_Task statement:_
Here the job is to transcribe the data exactly while omitting the images.

_The data:_
····················
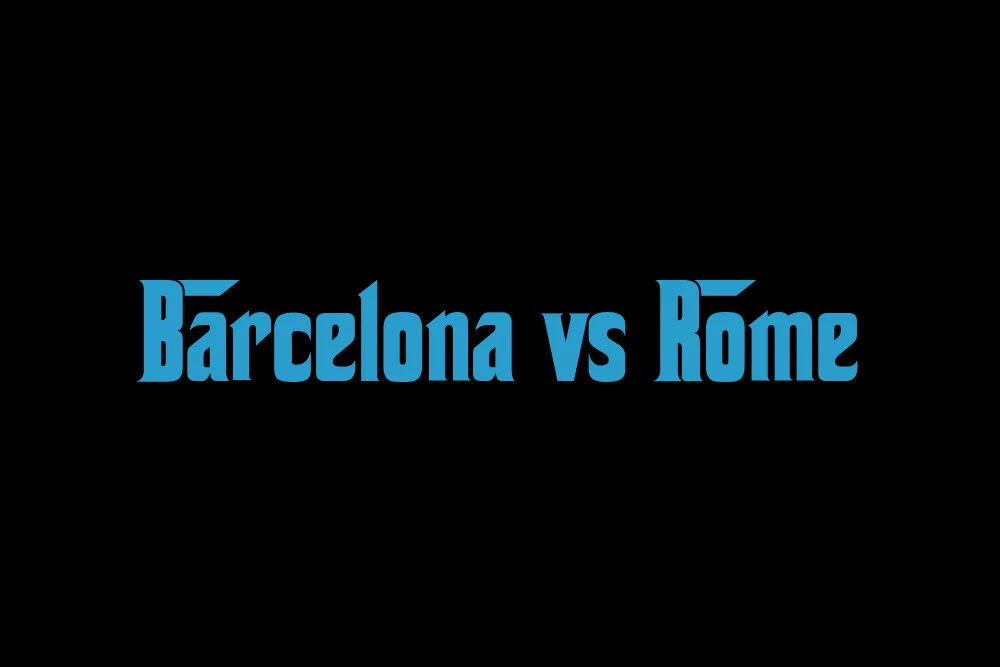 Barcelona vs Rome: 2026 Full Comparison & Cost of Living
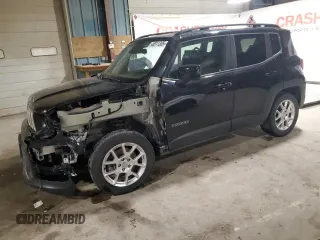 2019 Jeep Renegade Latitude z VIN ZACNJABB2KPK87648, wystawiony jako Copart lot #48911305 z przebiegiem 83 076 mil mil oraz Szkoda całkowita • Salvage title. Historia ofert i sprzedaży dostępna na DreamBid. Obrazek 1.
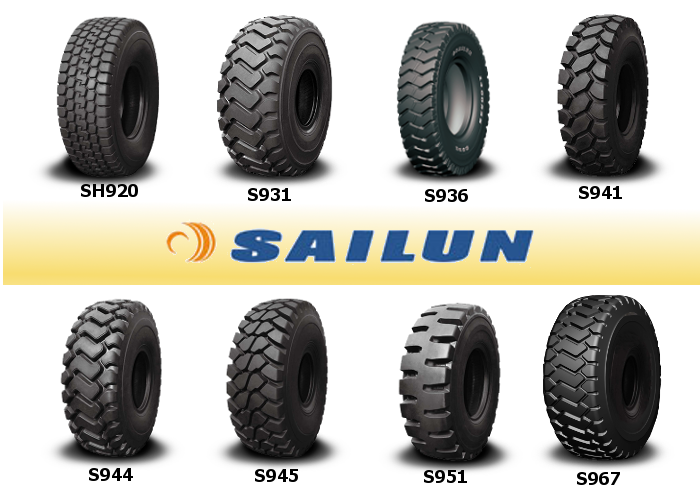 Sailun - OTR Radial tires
····················
_Solution:_
 Barcelona vs Rome: 2026 Full Comparison & Cost of Living
 2019 Jeep Renegade Latitude z VIN ZACNJABB2KPK87648, wystawiony jako Copart lot #48911305 z przebiegiem 83 076 mil mil oraz Szkoda całkowita • Salvage title. Historia ofert i sprzedaży dostępna na DreamBid. Obrazek 1.
 Sailun - OTR Radial tires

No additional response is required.